### JOBS
A: In the watercress text, condense the paragraph that begins "Watercress is a very European food" into a shorter version that keeps its main facts.
B: From the watercress text, extract the passage starting at "Another friend J, upon" and ending at "it between courses.", copying it word for word.

### TEXT SHOWN

────────────────

Good Friend J, a top news executive in a TV network, said she grew up believing she was different because she was eating watercress from the wok of her grandfather, who was pure Chinese. I thought we were the only family in town eating grass, and I've always hidden that part as one of our culinary secrets, she said, until she heard a famous personality was serving this as salad. So deep must have been her watercress scars, she laughingly related, she immediately felt a kinship with this watercress salad-serving personality, as if they were part of some untold conspiracy.

Another friend J, upon seeing watercress salad served as the side dish of his sandwich, quipped: “Damo ni sa kilid kalog sa balay (These grow abundantly on the sides of the canal in the house)”

Really now. While watercress grows locally, I don't think there is a robust eating tradition for it hereabouts. Proof is, it doesn't have a name in the vernacular, at least none that I could find. I've shown it to some old folks in the countryside, and most of them reacted with surprise: Nakaon na gali? (Oh, that is edible?)”

Watercress is a very European food, Good Friend P, who works in a German bank said. It is used mostly for salads and garnishing. With a peppery kick in its flavor, it is best used to waken up the palate to start the meal or clean it between courses.

In Baguio over the weekend, I saw how versatile this weed is on the dining table. I found watercress used as a co-equal to meat in the patatim of Rosebowl: the blanched leaves and young stems, limp but slightly crunchy, tasted nicely eaten with the soft fatty pork. I gathered from the public market vendors in that mountain city that watercress grows abundantly in Trinidad, and that their supplies come from there.

Over at Café by the Ruins, where locavore dishes are served, watercress accented its signature salad of greens with wild berries, strawberries, ripe mangoes and shrimps.

────────────────

### RAW RECORDS
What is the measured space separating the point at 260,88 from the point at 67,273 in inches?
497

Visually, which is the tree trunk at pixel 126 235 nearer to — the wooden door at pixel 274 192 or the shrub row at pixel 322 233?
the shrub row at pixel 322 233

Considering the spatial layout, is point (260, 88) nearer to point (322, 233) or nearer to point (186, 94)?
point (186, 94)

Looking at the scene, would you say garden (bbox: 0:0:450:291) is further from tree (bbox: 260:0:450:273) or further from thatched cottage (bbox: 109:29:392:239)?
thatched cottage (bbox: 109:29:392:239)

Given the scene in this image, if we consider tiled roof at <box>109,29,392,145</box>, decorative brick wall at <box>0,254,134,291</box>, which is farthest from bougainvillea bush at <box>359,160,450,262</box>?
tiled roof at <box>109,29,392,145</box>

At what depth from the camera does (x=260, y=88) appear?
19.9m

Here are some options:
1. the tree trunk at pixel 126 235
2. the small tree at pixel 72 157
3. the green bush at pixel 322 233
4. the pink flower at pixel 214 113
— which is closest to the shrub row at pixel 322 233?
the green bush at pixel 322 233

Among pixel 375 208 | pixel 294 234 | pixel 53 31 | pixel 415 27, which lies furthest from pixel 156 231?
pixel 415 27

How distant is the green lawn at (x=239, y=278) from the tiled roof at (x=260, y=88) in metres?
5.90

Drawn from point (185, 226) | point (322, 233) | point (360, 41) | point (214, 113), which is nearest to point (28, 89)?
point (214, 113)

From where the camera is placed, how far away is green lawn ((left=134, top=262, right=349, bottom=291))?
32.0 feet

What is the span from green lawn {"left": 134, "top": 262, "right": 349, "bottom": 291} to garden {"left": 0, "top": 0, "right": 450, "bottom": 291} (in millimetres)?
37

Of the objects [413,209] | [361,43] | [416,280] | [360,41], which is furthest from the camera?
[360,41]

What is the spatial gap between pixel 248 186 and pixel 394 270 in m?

────────────────

### WORKED SOLUTIONS
A: According to Good Friend P, who works in a German bank, watercress is a very European food, used mostly for salads and garnishing. Its peppery flavor makes it best for waking up the palate at the start of a meal or cleansing it between courses.

B:
Another friend J, upon seeing watercress salad served as the side dish of his sandwich, quipped: “Damo ni sa kilid kalog sa balay (These grow abundantly on the sides of the canal in the house)”

Really now. While watercress grows locally, I don't think there is a robust eating tradition for it hereabouts. Proof is, it doesn't have a name in the vernacular, at least none that I could find. I've shown it to some old folks in the countryside, and most of them reacted with surprise: Nakaon na gali? (Oh, that is edible?)”

Watercress is a very European food, Good Friend P, who works in a German bank said. It is used mostly for salads and garnishing. With a peppery kick in its flavor, it is best used to waken up the palate to start the meal or clean it between courses.